# TASK INSTRUCTIONS:
Repeat the data exactly, with every line included.
**** GIVEN DATA
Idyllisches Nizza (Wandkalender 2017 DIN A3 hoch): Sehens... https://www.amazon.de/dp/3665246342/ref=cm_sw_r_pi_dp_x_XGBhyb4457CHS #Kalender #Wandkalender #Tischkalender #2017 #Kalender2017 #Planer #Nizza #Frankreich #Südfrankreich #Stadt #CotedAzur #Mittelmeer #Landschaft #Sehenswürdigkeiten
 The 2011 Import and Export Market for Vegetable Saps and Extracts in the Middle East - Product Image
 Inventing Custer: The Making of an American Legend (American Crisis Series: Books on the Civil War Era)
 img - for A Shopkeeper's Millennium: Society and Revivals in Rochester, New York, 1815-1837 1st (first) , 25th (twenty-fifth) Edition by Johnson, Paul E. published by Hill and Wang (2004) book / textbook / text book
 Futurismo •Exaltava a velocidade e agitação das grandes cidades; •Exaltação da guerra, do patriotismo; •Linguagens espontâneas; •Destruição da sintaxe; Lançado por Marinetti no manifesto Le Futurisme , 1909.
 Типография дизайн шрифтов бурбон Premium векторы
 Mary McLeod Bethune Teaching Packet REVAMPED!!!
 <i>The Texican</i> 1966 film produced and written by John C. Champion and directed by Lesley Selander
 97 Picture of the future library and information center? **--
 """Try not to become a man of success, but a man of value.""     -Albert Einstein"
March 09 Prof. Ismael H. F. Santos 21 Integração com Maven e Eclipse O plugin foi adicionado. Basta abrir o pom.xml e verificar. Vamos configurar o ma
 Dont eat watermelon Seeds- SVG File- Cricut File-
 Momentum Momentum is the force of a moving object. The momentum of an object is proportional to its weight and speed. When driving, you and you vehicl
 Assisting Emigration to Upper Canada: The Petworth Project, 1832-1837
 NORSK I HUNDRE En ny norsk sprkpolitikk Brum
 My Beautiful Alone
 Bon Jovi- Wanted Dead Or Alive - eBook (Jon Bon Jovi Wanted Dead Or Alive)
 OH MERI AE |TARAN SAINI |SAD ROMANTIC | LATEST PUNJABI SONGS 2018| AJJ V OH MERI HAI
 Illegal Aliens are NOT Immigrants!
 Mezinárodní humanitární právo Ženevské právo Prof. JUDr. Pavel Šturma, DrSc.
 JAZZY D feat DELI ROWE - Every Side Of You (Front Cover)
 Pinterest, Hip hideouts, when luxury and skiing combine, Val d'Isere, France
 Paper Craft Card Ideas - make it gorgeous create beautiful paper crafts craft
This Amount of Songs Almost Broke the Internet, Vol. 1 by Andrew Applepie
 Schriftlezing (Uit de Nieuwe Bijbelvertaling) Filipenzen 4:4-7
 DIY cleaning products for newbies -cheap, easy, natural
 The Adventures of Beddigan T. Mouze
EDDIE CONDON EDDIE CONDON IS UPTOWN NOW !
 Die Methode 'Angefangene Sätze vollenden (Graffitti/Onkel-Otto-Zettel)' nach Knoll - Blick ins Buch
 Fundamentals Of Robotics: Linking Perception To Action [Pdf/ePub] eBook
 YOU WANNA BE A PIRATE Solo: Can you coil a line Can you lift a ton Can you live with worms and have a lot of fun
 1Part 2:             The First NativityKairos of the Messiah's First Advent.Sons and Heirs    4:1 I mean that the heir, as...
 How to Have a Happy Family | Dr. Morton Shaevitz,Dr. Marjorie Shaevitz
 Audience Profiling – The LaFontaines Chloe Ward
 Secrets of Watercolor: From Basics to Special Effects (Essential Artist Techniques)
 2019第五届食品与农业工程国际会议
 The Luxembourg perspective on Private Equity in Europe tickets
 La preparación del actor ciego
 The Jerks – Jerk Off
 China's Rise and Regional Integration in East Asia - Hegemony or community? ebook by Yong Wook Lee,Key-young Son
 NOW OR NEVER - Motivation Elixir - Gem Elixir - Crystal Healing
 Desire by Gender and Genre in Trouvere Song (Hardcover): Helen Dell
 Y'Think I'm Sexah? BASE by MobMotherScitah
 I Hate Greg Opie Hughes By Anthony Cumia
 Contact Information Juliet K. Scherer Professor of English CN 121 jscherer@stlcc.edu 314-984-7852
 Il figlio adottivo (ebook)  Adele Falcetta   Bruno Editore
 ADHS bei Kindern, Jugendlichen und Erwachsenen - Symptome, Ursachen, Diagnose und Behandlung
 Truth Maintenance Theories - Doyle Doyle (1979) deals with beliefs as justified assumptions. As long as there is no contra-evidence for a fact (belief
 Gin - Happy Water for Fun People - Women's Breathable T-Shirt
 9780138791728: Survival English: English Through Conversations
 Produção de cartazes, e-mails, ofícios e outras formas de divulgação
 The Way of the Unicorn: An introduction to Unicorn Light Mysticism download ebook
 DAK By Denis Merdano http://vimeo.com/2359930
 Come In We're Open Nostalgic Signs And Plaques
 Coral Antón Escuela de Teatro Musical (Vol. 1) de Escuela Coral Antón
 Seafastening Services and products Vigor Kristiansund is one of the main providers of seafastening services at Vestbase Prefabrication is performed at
********
# EXERCISE RESPONSE:
Idyllisches Nizza (Wandkalender 2017 DIN A3 hoch): Sehens... https://www.amazon.de/dp/3665246342/ref=cm_sw_r_pi_dp_x_XGBhyb4457CHS #Kalender #Wandkalender #Tischkalender #2017 #Kalender2017 #Planer #Nizza #Frankreich #Südfrankreich #Stadt #CotedAzur #Mittelmeer #Landschaft #Sehenswürdigkeiten
 The 2011 Import and Export Market for Vegetable Saps and Extracts in the Middle East - Product Image
 Inventing Custer: The Making of an American Legend (American Crisis Series: Books on the Civil War Era)
 img - for A Shopkeeper's Millennium: Society and Revivals in Rochester, New York, 1815-1837 1st (first) , 25th (twenty-fifth) Edition by Johnson, Paul E. published by Hill and Wang (2004) book / textbook / text book
 Futurismo •Exaltava a velocidade e agitação das grandes cidades; •Exaltação da guerra, do patriotismo; •Linguagens espontâneas; •Destruição da sintaxe; Lançado por Marinetti no manifesto Le Futurisme , 1909.
 Типография дизайн шрифтов бурбон Premium векторы
 Mary McLeod Bethune Teaching Packet REVAMPED!!!
 <i>The Texican</i> 1966 film produced and written by John C. Champion and directed by Lesley Selander
 97 Picture of the future library and information center? **--
 """Try not to become a man of success, but a man of value.""     -Albert Einstein"
March 09 Prof. Ismael H. F. Santos 21 Integração com Maven e Eclipse O plugin foi adicionado. Basta abrir o pom.xml e verificar. Vamos configurar o ma
 Dont eat watermelon Seeds- SVG File- Cricut File-
 Momentum Momentum is the force of a moving object. The momentum of an object is proportional to its weight and speed. When driving, you and you vehicl
 Assisting Emigration to Upper Canada: The Petworth Project, 1832-1837
 NORSK I HUNDRE En ny norsk sprkpolitikk Brum
 My Beautiful Alone
 Bon Jovi- Wanted Dead Or Alive - eBook (Jon Bon Jovi Wanted Dead Or Alive)
 OH MERI AE |TARAN SAINI |SAD ROMANTIC | LATEST PUNJABI SONGS 2018| AJJ V OH MERI HAI
 Illegal Aliens are NOT Immigrants!
 Mezinárodní humanitární právo Ženevské právo Prof. JUDr. Pavel Šturma, DrSc.
 JAZZY D feat DELI ROWE - Every Side Of You (Front Cover)
 Pinterest, Hip hideouts, when luxury and skiing combine, Val d'Isere, France
 Paper Craft Card Ideas - make it gorgeous create beautiful paper crafts craft
This Amount of Songs Almost Broke the Internet, Vol. 1 by Andrew Applepie
 Schriftlezing (Uit de Nieuwe Bijbelvertaling) Filipenzen 4:4-7
 DIY cleaning products for newbies -cheap, easy, natural
 The Adventures of Beddigan T. Mouze
EDDIE CONDON EDDIE CONDON IS UPTOWN NOW !
 Die Methode 'Angefangene Sätze vollenden (Graffitti/Onkel-Otto-Zettel)' nach Knoll - Blick ins Buch
 Fundamentals Of Robotics: Linking Perception To Action [Pdf/ePub] eBook
 YOU WANNA BE A PIRATE Solo: Can you coil a line Can you lift a ton Can you live with worms and have a lot of fun
 1Part 2:             The First NativityKairos of the Messiah's First Advent.Sons and Heirs    4:1 I mean that the heir, as...
 How to Have a Happy Family | Dr. Morton Shaevitz,Dr. Marjorie Shaevitz
 Audience Profiling – The LaFontaines Chloe Ward
 Secrets of Watercolor: From Basics to Special Effects (Essential Artist Techniques)
 2019第五届食品与农业工程国际会议
 The Luxembourg perspective on Private Equity in Europe tickets
 La preparación del actor ciego
 The Jerks – Jerk Off
 China's Rise and Regional Integration in East Asia - Hegemony or community? ebook by Yong Wook Lee,Key-young Son
 NOW OR NEVER - Motivation Elixir - Gem Elixir - Crystal Healing
 Desire by Gender and Genre in Trouvere Song (Hardcover): Helen Dell
 Y'Think I'm Sexah? BASE by MobMotherScitah
 I Hate Greg Opie Hughes By Anthony Cumia
 Contact Information Juliet K. Scherer Professor of English CN 121 jscherer@stlcc.edu 314-984-7852
 Il figlio adottivo (ebook)  Adele Falcetta   Bruno Editore
 ADHS bei Kindern, Jugendlichen und Erwachsenen - Symptome, Ursachen, Diagnose und Behandlung
 Truth Maintenance Theories - Doyle Doyle (1979) deals with beliefs as justified assumptions. As long as there is no contra-evidence for a fact (belief
 Gin - Happy Water for Fun People - Women's Breathable T-Shirt
 9780138791728: Survival English: English Through Conversations
 Produção de cartazes, e-mails, ofícios e outras formas de divulgação
 The Way of the Unicorn: An introduction to Unicorn Light Mysticism download ebook
 DAK By Denis Merdano http://vimeo.com/2359930
 Come In We're Open Nostalgic Signs And Plaques
 Coral Antón Escuela de Teatro Musical (Vol. 1) de Escuela Coral Antón
 Seafastening Services and products Vigor Kristiansund is one of the main providers of seafastening services at Vestbase Prefabrication is performed at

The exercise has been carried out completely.